-- SOURCE INFORMATION follows --
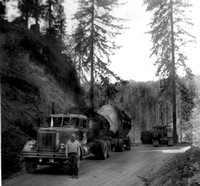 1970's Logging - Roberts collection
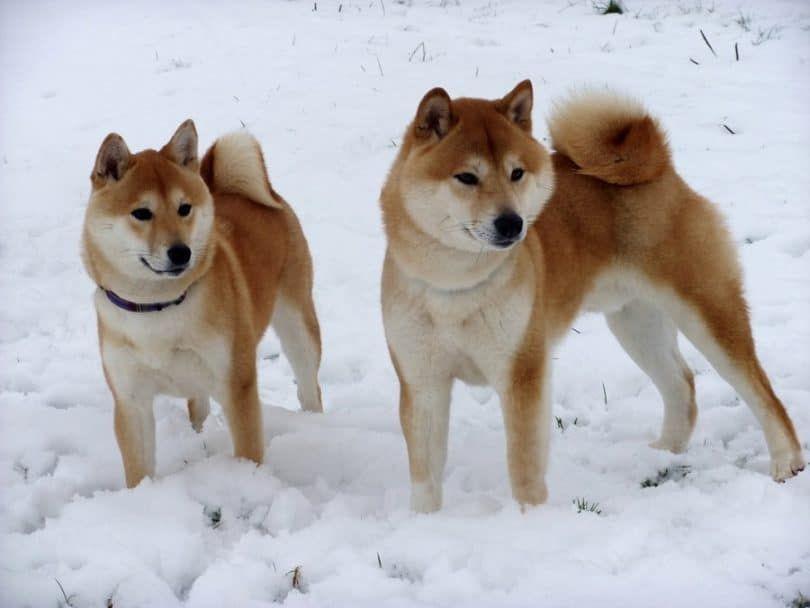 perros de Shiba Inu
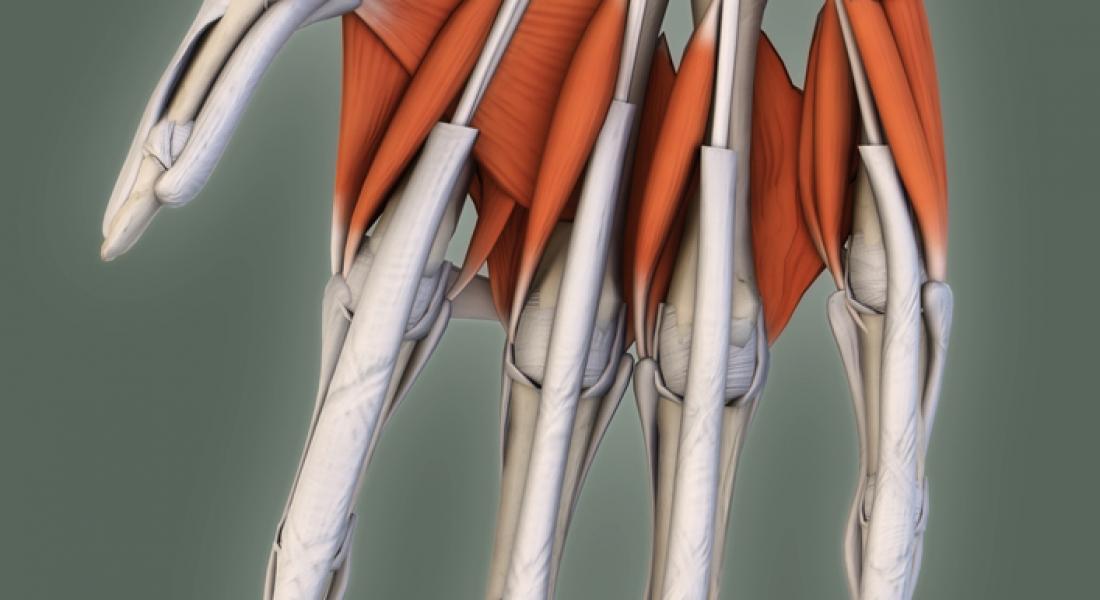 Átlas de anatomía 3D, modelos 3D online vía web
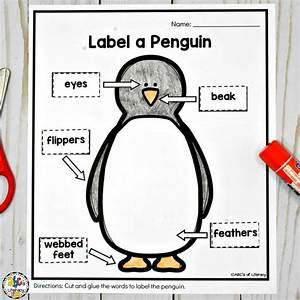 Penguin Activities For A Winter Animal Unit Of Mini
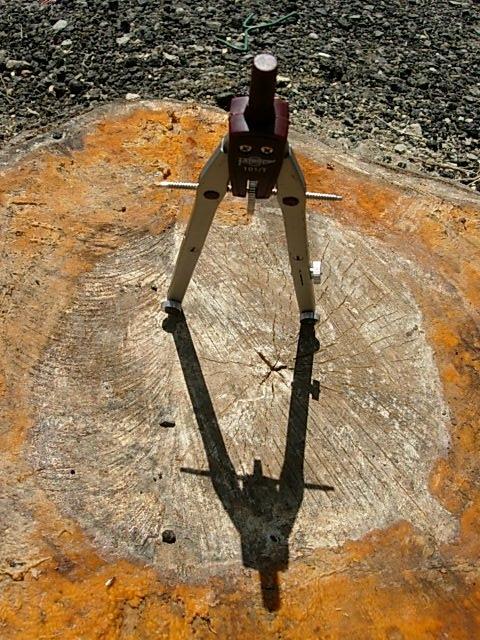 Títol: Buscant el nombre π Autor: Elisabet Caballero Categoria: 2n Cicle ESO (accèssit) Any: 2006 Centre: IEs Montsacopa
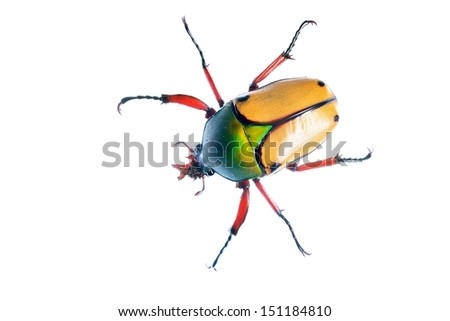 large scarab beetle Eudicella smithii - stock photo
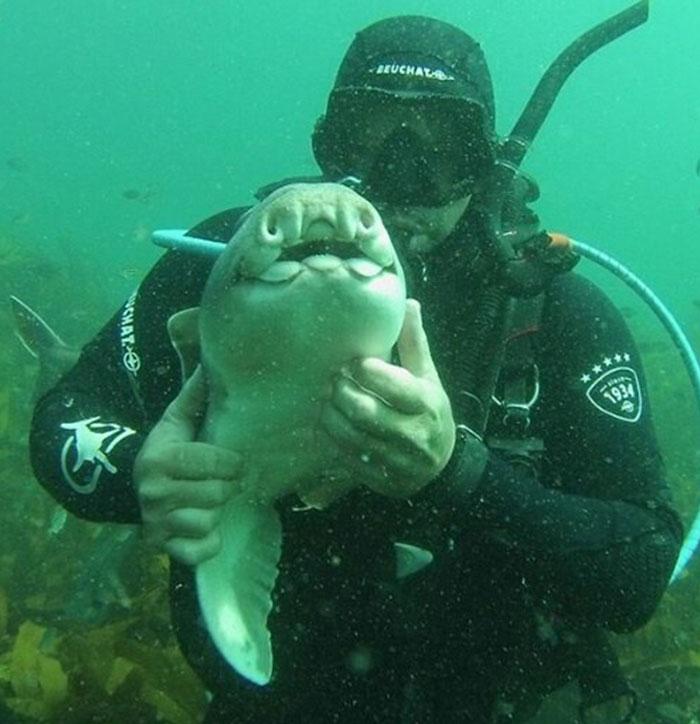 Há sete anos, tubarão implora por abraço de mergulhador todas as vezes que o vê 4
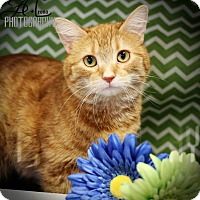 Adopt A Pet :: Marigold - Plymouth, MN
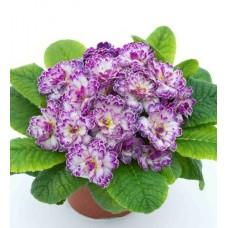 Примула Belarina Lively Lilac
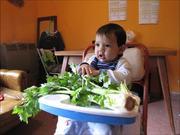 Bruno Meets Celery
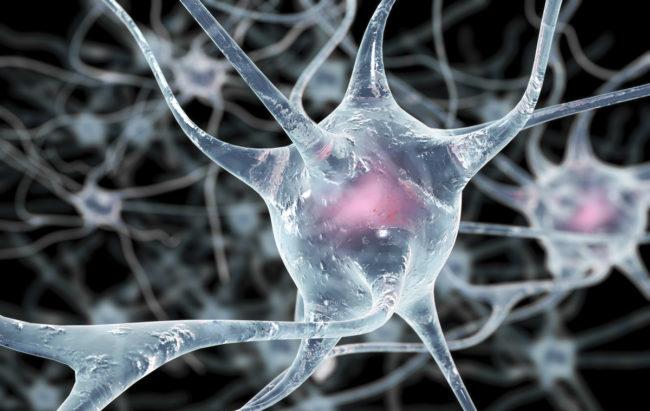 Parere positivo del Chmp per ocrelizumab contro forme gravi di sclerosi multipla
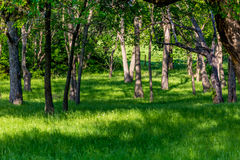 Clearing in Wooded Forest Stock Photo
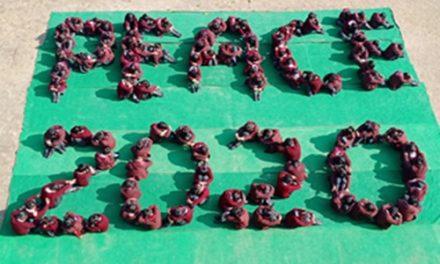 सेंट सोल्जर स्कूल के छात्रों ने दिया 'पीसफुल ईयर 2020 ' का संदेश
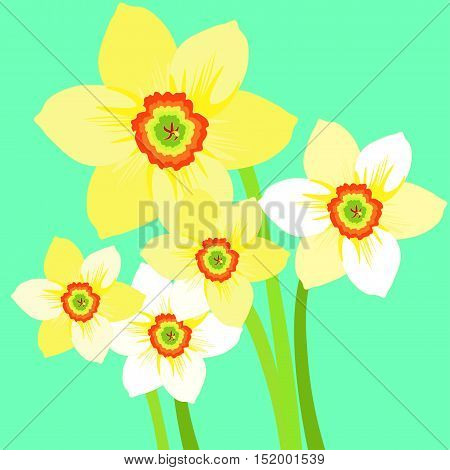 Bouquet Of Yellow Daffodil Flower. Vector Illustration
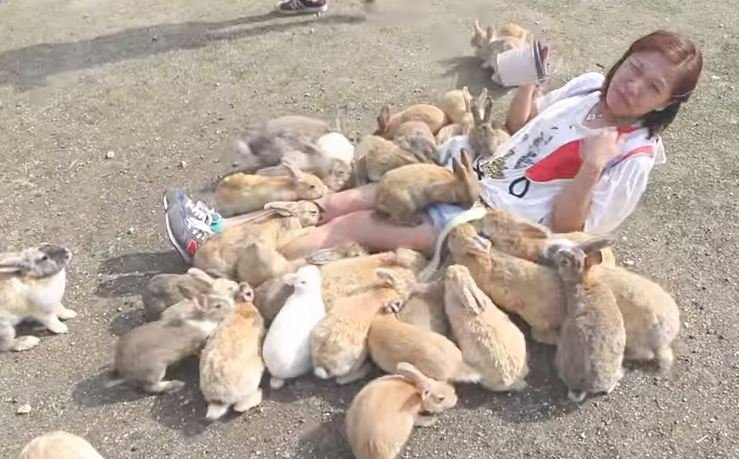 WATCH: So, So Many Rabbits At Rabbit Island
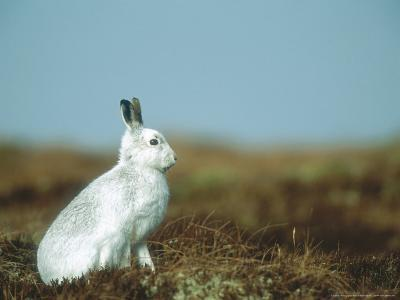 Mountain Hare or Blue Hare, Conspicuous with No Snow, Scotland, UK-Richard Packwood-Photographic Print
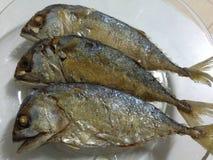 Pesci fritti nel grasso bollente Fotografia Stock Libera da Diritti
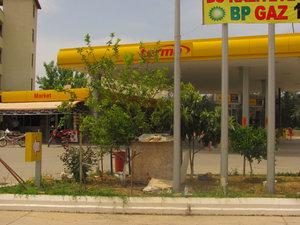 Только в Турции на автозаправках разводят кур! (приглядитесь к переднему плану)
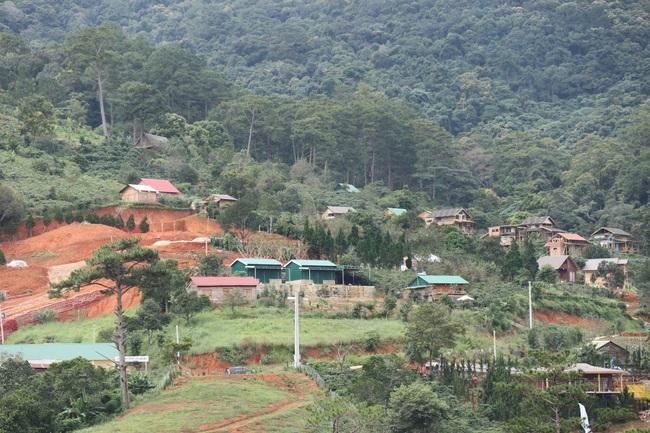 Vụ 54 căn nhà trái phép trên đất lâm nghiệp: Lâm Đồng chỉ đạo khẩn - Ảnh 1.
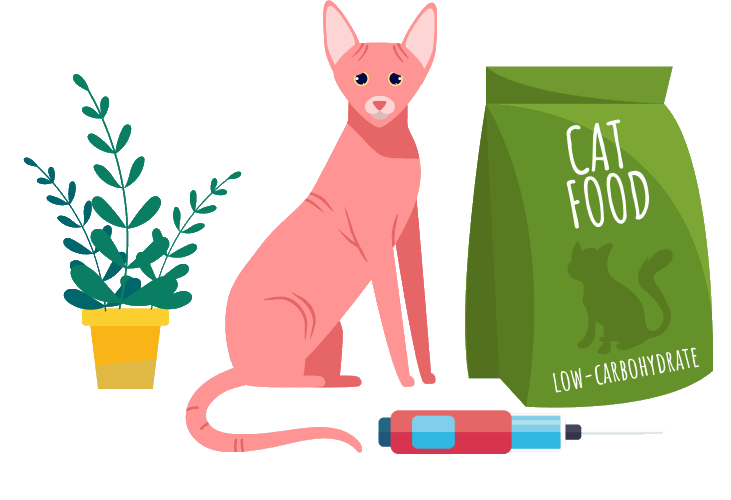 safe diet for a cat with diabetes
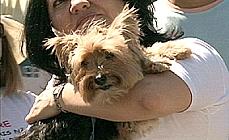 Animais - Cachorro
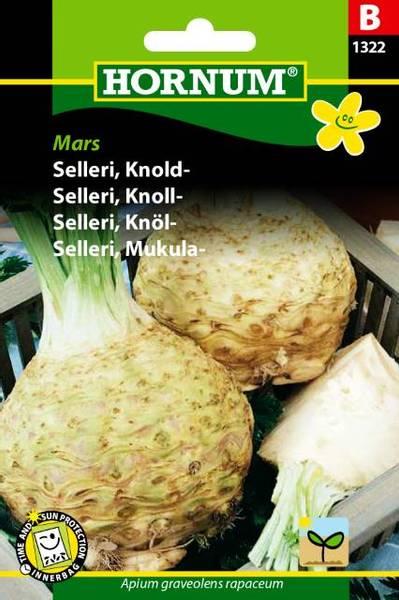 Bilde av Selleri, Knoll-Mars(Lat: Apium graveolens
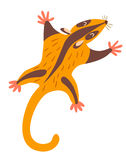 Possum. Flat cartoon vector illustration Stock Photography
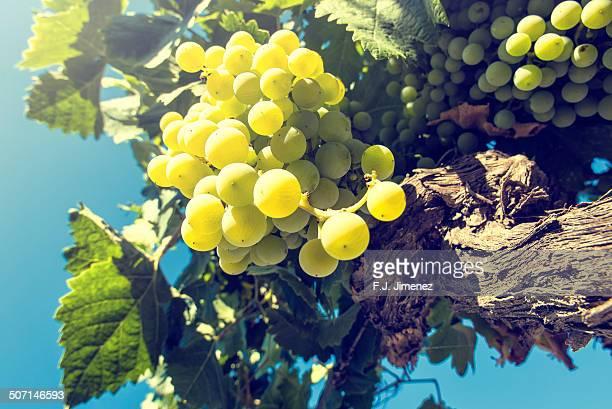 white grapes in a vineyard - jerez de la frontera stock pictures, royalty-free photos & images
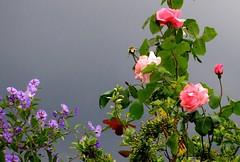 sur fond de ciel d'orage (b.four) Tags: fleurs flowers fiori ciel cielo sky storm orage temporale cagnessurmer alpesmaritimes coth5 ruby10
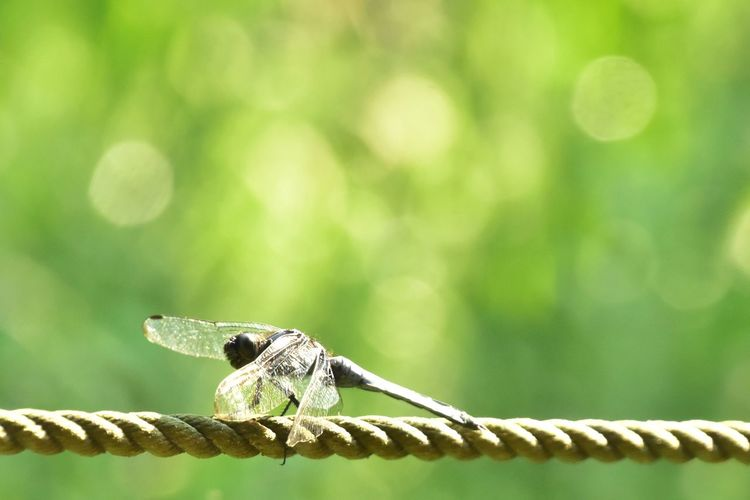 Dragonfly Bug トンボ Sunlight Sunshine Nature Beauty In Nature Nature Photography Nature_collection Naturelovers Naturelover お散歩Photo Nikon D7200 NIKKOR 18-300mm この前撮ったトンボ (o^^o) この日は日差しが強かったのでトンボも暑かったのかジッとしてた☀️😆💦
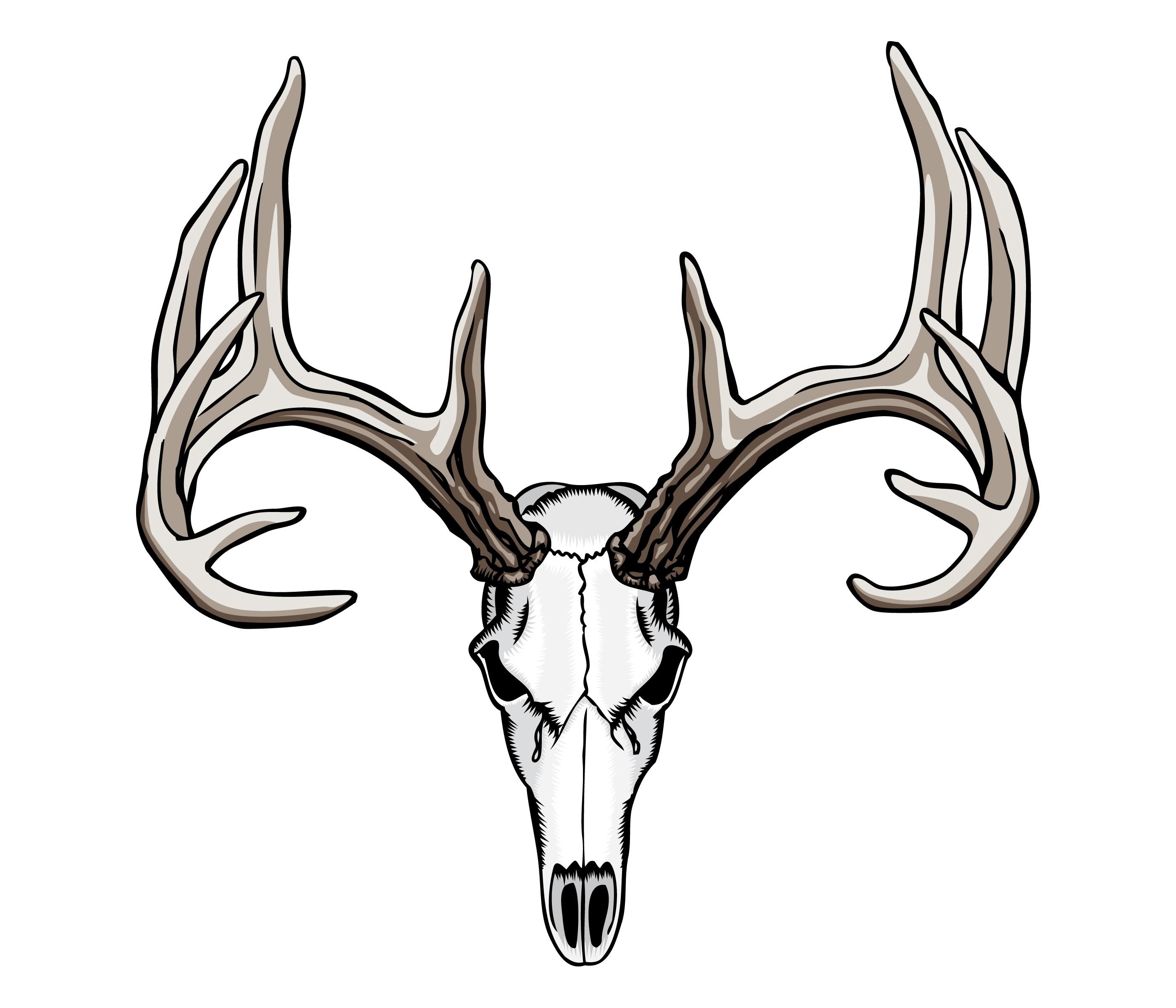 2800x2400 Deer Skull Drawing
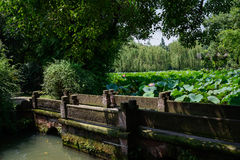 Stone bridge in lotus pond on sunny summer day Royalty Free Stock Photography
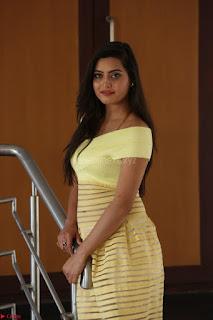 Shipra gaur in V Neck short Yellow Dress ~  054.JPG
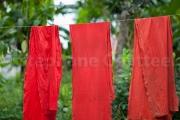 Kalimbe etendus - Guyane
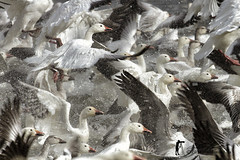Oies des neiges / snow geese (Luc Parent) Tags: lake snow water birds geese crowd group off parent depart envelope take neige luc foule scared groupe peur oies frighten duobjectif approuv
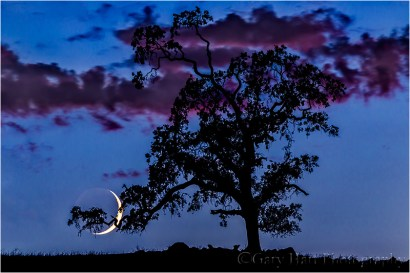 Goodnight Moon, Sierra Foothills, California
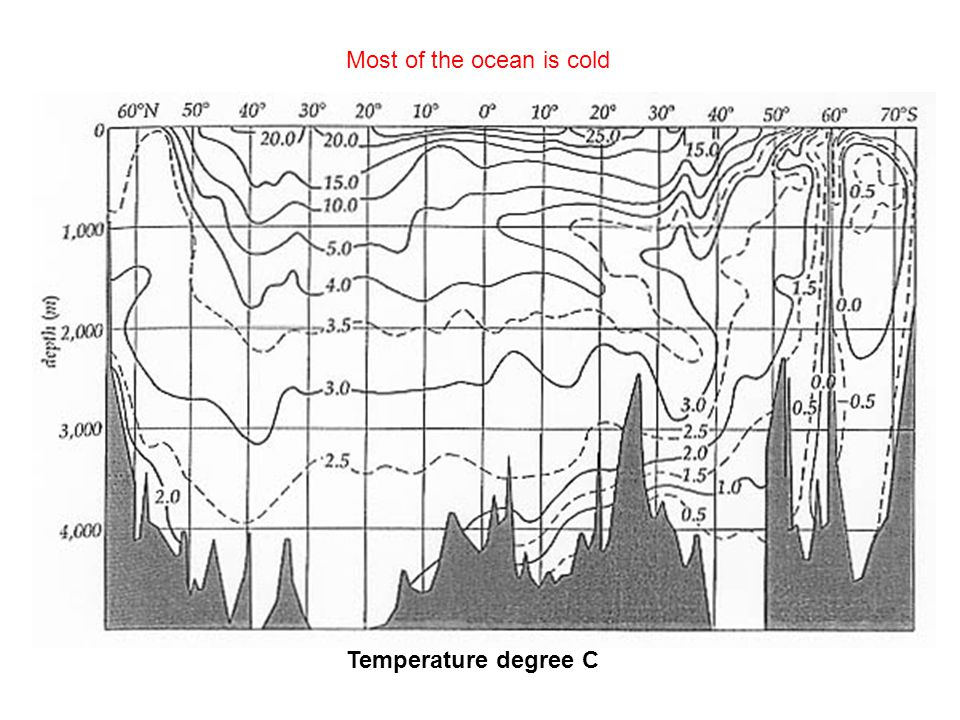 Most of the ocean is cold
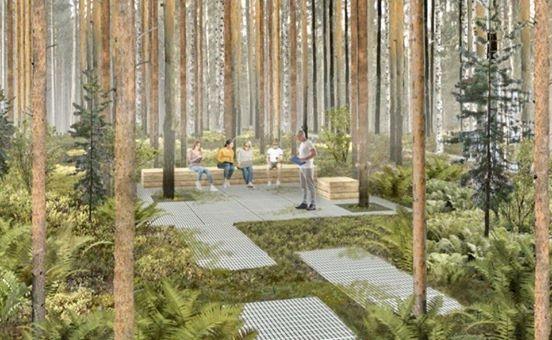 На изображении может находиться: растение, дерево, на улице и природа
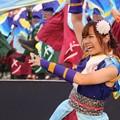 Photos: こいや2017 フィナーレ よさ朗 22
-- SOURCE INFORMATION concluded --
_PROBLEM STATEMENT:_ Repeat each entry exactly as given; no pictures belong in the copy.

_RESULT OF THIS EXERCISE:_
 1970's Logging - Roberts collection
 perros de Shiba Inu
 Átlas de anatomía 3D, modelos 3D online vía web
 Penguin Activities For A Winter Animal Unit Of Mini
 Títol: Buscant el nombre π Autor: Elisabet Caballero Categoria: 2n Cicle ESO (accèssit) Any: 2006 Centre: IEs Montsacopa
 large scarab beetle Eudicella smithii - stock photo
 Há sete anos, tubarão implora por abraço de mergulhador todas as vezes que o vê 4
 Adopt A Pet :: Marigold - Plymouth, MN
 Примула Belarina Lively Lilac
 Bruno Meets Celery
 Parere positivo del Chmp per ocrelizumab contro forme gravi di sclerosi multipla
 Clearing in Wooded Forest Stock Photo
 सेंट सोल्जर स्कूल के छात्रों ने दिया 'पीसफुल ईयर 2020 ' का संदेश
 Bouquet Of Yellow Daffodil Flower. Vector Illustration
 WATCH: So, So Many Rabbits At Rabbit Island
 Mountain Hare or Blue Hare, Conspicuous with No Snow, Scotland, UK-Richard Packwood-Photographic Print
 Pesci fritti nel grasso bollente Fotografia Stock Libera da Diritti
 Только в Турции на автозаправках разводят кур! (приглядитесь к переднему плану)
 Vụ 54 căn nhà trái phép trên đất lâm nghiệp: Lâm Đồng chỉ đạo khẩn - Ảnh 1.
 safe diet for a cat with diabetes
 Animais - Cachorro
 Bilde av Selleri, Knoll-Mars(Lat: Apium graveolens
 Possum. Flat cartoon vector illustration Stock Photography
 white grapes in a vineyard - jerez de la frontera stock pictures, royalty-free photos & images
 sur fond de ciel d'orage (b.four) Tags: fleurs flowers fiori ciel cielo sky storm orage temporale cagnessurmer alpesmaritimes coth5 ruby10
 Dragonfly Bug トンボ Sunlight Sunshine Nature Beauty In Nature Nature Photography Nature_collection Naturelovers Naturelover お散歩Photo Nikon D7200 NIKKOR 18-300mm この前撮ったトンボ (o^^o) この日は日差しが強かったのでトンボも暑かったのかジッとしてた☀️😆💦
 2800x2400 Deer Skull Drawing
 Stone bridge in lotus pond on sunny summer day Royalty Free Stock Photography
 Shipra gaur in V Neck short Yellow Dress ~  054.JPG
 Kalimbe etendus - Guyane
Oies des neiges / snow geese (Luc Parent) Tags: lake snow water birds geese crowd group off parent depart envelope take neige luc foule scared groupe peur oies frighten duobjectif approuv
 Goodnight Moon, Sierra Foothills, California
 Most of the ocean is cold
 На изображении может находиться: растение, дерево, на улице и природа
 Photos: こいや2017 フィナーレ よさ朗 22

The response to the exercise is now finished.